_Task requirements:_
Print the data below word for word, starting at the line containing "How far is point" and continuing through the last line of the data.

(Excerpts from a spatial dataset)
________________________
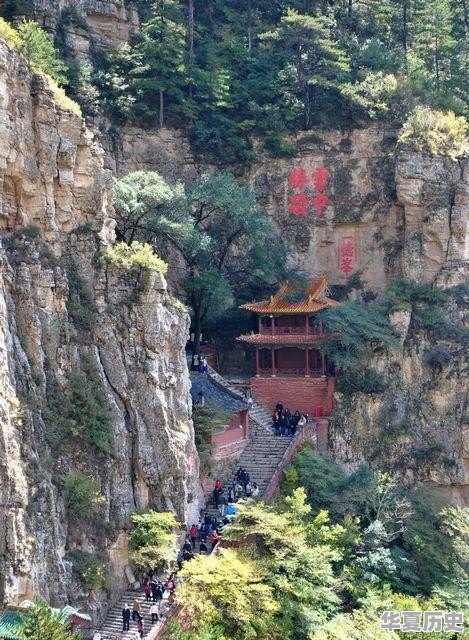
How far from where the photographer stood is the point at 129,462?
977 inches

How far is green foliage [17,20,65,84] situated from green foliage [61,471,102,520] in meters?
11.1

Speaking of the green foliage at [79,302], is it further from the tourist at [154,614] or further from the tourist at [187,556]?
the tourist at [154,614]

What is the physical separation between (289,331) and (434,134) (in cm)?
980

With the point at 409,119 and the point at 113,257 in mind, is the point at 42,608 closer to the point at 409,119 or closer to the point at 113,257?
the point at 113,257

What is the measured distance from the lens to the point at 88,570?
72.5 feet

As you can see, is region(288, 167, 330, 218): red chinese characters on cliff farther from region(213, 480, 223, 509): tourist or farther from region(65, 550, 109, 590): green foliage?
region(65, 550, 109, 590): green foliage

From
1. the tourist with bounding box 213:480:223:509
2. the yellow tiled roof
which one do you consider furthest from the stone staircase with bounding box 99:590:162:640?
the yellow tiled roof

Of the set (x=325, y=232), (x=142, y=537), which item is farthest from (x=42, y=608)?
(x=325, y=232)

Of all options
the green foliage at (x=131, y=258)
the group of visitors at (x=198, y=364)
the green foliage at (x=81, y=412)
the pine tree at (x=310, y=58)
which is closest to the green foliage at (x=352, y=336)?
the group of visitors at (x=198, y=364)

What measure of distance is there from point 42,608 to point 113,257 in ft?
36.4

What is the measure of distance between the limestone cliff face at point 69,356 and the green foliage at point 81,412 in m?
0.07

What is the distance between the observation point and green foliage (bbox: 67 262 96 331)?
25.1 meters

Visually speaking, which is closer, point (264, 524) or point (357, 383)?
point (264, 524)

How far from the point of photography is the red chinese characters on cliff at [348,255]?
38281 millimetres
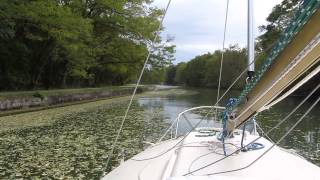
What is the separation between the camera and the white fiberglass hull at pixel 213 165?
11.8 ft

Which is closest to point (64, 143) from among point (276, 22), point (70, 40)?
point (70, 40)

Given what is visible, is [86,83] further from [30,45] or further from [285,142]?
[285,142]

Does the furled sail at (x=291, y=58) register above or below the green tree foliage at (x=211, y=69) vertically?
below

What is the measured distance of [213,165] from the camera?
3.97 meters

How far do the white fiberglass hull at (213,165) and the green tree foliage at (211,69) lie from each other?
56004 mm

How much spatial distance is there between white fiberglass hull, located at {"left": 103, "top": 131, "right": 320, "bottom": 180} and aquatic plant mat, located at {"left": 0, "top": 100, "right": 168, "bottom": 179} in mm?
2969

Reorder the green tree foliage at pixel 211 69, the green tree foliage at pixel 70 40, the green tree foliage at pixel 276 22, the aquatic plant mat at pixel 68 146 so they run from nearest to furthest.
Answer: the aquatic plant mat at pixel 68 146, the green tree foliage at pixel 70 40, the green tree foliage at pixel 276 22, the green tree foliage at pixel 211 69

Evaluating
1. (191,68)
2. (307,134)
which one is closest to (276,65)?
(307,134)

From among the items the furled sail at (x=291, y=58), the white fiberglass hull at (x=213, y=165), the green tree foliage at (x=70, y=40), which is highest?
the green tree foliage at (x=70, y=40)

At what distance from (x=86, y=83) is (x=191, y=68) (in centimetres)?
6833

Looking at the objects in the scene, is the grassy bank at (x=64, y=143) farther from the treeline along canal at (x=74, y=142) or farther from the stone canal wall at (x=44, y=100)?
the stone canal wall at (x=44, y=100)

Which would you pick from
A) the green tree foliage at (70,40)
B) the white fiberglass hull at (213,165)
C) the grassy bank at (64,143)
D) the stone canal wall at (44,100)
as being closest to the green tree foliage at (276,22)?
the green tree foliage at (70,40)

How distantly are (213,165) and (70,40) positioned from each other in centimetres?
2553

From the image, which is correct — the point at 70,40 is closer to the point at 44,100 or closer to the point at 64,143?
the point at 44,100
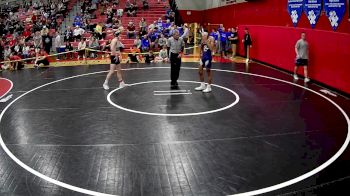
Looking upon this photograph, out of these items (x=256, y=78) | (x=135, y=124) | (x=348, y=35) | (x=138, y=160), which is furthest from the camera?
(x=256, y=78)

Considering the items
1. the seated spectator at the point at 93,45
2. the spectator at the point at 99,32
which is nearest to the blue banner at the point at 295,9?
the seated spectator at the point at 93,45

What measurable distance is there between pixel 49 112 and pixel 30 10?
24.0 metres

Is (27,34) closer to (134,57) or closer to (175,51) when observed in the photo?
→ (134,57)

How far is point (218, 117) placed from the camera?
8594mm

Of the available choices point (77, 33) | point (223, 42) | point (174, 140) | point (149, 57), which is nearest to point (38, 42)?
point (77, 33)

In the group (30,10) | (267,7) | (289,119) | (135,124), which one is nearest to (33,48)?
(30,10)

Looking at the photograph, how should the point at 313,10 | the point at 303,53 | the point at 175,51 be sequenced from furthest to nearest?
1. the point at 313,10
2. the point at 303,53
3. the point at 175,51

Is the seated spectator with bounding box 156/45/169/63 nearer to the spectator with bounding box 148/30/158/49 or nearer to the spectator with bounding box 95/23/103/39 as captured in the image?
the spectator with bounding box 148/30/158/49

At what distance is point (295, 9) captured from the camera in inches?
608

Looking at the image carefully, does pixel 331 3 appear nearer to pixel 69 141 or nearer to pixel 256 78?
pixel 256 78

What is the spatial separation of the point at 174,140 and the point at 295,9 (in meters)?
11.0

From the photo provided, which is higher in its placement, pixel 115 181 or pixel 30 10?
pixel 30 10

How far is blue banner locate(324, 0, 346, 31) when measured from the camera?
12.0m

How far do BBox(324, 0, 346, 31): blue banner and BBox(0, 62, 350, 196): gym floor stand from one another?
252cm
________________________
_Solved exercise:_
How far is point (218, 117) placed from the camera?
8594mm

Of the available choices point (77, 33) | point (223, 42) | point (174, 140) | point (149, 57), which is nearest to point (38, 42)?
point (77, 33)

In the group (30,10) | (267,7) | (289,119) | (135,124), which one is nearest to (33,48)?
(30,10)

Looking at the photograph, how should the point at 313,10 | the point at 303,53 | the point at 175,51 be sequenced from furthest to nearest?
1. the point at 313,10
2. the point at 303,53
3. the point at 175,51

Is the seated spectator with bounding box 156/45/169/63 nearer to the spectator with bounding box 148/30/158/49 or nearer to the spectator with bounding box 95/23/103/39 as captured in the image?
the spectator with bounding box 148/30/158/49

At what distance is point (295, 9) captured from the camera in inches?
608

Looking at the image carefully, does pixel 331 3 appear nearer to pixel 69 141 or nearer to pixel 256 78?
pixel 256 78

What is the spatial separation of the point at 174,140 and the point at 295,9 (in meters)?
11.0

From the photo provided, which is higher in its placement, pixel 115 181 or pixel 30 10?
pixel 30 10

How far is blue banner locate(324, 0, 346, 31) when measured from the camera?
12.0m

How far do BBox(324, 0, 346, 31): blue banner and BBox(0, 62, 350, 196): gym floor stand from one another?
252cm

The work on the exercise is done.